## Aim of the exercise
Reproduce the data below, replacing every occurrence of "the camera" with "the lens" and leaving everything else unchanged.

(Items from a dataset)
>> start

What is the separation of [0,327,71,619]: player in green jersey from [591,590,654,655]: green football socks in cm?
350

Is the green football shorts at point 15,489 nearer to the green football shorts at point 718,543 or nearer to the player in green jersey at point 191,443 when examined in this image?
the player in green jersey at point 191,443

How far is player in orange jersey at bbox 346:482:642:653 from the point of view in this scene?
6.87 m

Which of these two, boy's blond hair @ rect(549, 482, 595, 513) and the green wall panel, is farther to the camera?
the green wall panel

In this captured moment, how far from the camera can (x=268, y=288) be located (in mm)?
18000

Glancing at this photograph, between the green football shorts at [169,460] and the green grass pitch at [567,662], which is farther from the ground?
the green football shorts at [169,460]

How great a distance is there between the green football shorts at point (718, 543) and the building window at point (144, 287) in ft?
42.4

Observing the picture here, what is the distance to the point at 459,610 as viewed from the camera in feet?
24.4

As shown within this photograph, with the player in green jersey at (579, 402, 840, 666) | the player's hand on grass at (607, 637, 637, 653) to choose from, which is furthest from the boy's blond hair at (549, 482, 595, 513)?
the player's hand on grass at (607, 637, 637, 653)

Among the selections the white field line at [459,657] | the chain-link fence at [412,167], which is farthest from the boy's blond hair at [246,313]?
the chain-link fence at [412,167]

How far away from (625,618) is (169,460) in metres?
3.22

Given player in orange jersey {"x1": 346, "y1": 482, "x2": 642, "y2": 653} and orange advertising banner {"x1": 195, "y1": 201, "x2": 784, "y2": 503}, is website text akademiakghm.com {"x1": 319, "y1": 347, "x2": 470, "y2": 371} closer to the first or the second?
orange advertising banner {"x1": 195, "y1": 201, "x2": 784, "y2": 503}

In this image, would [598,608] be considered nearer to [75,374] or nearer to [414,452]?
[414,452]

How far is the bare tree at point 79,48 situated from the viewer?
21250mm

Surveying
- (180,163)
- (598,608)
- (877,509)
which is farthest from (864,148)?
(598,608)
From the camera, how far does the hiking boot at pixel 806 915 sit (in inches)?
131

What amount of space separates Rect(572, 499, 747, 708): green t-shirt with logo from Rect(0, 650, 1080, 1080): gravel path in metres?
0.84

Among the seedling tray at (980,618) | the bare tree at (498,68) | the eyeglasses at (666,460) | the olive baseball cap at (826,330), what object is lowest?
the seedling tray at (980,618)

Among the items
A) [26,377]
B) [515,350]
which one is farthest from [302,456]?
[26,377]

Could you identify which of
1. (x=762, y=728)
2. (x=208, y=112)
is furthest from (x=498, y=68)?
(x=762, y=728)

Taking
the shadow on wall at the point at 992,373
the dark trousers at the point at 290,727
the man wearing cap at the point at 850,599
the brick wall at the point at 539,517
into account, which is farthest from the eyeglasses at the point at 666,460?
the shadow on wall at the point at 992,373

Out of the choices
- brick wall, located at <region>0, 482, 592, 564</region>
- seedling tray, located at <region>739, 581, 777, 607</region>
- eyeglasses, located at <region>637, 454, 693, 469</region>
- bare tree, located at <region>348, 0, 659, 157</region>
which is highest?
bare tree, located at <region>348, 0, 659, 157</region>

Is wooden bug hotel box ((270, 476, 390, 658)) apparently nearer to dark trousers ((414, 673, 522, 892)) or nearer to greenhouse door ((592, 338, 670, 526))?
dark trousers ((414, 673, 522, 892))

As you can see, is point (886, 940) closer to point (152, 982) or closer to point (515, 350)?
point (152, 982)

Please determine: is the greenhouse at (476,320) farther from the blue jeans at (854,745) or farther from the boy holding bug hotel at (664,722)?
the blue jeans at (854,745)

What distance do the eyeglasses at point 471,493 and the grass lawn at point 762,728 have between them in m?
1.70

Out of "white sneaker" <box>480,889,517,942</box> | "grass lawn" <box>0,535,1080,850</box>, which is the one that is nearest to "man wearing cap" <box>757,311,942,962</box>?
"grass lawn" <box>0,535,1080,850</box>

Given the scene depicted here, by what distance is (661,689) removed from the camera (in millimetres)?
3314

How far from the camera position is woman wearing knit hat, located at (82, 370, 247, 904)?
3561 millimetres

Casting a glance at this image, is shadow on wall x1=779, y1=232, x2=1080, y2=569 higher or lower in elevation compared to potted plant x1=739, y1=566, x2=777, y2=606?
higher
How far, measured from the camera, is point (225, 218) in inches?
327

>> end

## Correct response
What is the separation of [0,327,71,619]: player in green jersey from [591,590,654,655]: green football socks in cm?
350

Is the green football shorts at point 15,489 nearer to the green football shorts at point 718,543 or nearer to the player in green jersey at point 191,443 when examined in this image?
the player in green jersey at point 191,443

How far is player in orange jersey at bbox 346:482:642:653 from the point of view in this scene?
6.87 m

Which of these two, boy's blond hair @ rect(549, 482, 595, 513) and the green wall panel, is farther to the lens?
the green wall panel

In this captured moment, how far from the lens can (x=268, y=288) be located (in mm)?
18000

Glancing at this photograph, between the green football shorts at [169,460] and the green grass pitch at [567,662], which is farther from the ground?
the green football shorts at [169,460]

How great a distance is there between the green football shorts at point (718, 543) and the building window at point (144, 287) in ft?
42.4

Observing the picture here, what is the distance to the point at 459,610 as viewed from the lens in feet?
24.4

As shown within this photograph, with the player in green jersey at (579, 402, 840, 666) | the player's hand on grass at (607, 637, 637, 653) to choose from, which is furthest from the boy's blond hair at (549, 482, 595, 513)?
the player's hand on grass at (607, 637, 637, 653)

Among the selections the white field line at [459,657] | the chain-link fence at [412,167], which is farthest from the boy's blond hair at [246,313]?
the chain-link fence at [412,167]

How far away from (625,618) is (169,460) in metres?
3.22

Given player in orange jersey {"x1": 346, "y1": 482, "x2": 642, "y2": 653} and orange advertising banner {"x1": 195, "y1": 201, "x2": 784, "y2": 503}, is website text akademiakghm.com {"x1": 319, "y1": 347, "x2": 470, "y2": 371} closer to the first or the second?
orange advertising banner {"x1": 195, "y1": 201, "x2": 784, "y2": 503}

In this image, would [598,608] be considered nearer to [75,374] or nearer to [414,452]?
[414,452]

How far is the bare tree at point 79,48 situated from the viewer?
21250mm

Surveying
- (180,163)
- (598,608)
- (877,509)
which is farthest from (864,148)?
(598,608)
From the lens, how far does the hiking boot at pixel 806 915 sit (in inches)?
131

What amount of space separates Rect(572, 499, 747, 708): green t-shirt with logo from Rect(0, 650, 1080, 1080): gravel path in metres?
0.84

Among the seedling tray at (980,618) | the bare tree at (498,68) | the eyeglasses at (666,460) | the olive baseball cap at (826,330), what object is lowest?
the seedling tray at (980,618)

Among the items
A) [26,377]
B) [515,350]
which one is farthest from [302,456]?
[26,377]

Could you identify which of
1. (x=762, y=728)
2. (x=208, y=112)
is furthest from (x=498, y=68)?
(x=762, y=728)

Taking
the shadow on wall at the point at 992,373
the dark trousers at the point at 290,727
the man wearing cap at the point at 850,599
the brick wall at the point at 539,517
into account, which is farthest from the eyeglasses at the point at 666,460?
the shadow on wall at the point at 992,373

Out of the choices
- brick wall, located at <region>0, 482, 592, 564</region>
- seedling tray, located at <region>739, 581, 777, 607</region>
- eyeglasses, located at <region>637, 454, 693, 469</region>
- bare tree, located at <region>348, 0, 659, 157</region>
which is highest?
bare tree, located at <region>348, 0, 659, 157</region>

Is wooden bug hotel box ((270, 476, 390, 658)) apparently nearer to dark trousers ((414, 673, 522, 892)) or nearer to greenhouse door ((592, 338, 670, 526))?
dark trousers ((414, 673, 522, 892))

As you can see, is point (886, 940) closer to point (152, 982) or closer to point (515, 350)?
point (152, 982)

Please determine: is the greenhouse at (476,320) farther from the blue jeans at (854,745) or farther from the boy holding bug hotel at (664,722)?
the blue jeans at (854,745)

What distance do the eyeglasses at point 471,493 and the grass lawn at point 762,728 have between them in m?
1.70

Out of "white sneaker" <box>480,889,517,942</box> | "grass lawn" <box>0,535,1080,850</box>, which is the one that is nearest to "man wearing cap" <box>757,311,942,962</box>?
"grass lawn" <box>0,535,1080,850</box>

Given the scene depicted here, by what distance is (661,689) removed from the lens (in millimetres)?
3314

How far from the lens position is woman wearing knit hat, located at (82, 370, 247, 904)?
3561 millimetres

Casting a glance at this image, is shadow on wall x1=779, y1=232, x2=1080, y2=569 higher or lower in elevation compared to potted plant x1=739, y1=566, x2=777, y2=606?
higher
How far, measured from the lens, is point (225, 218) in inches?
327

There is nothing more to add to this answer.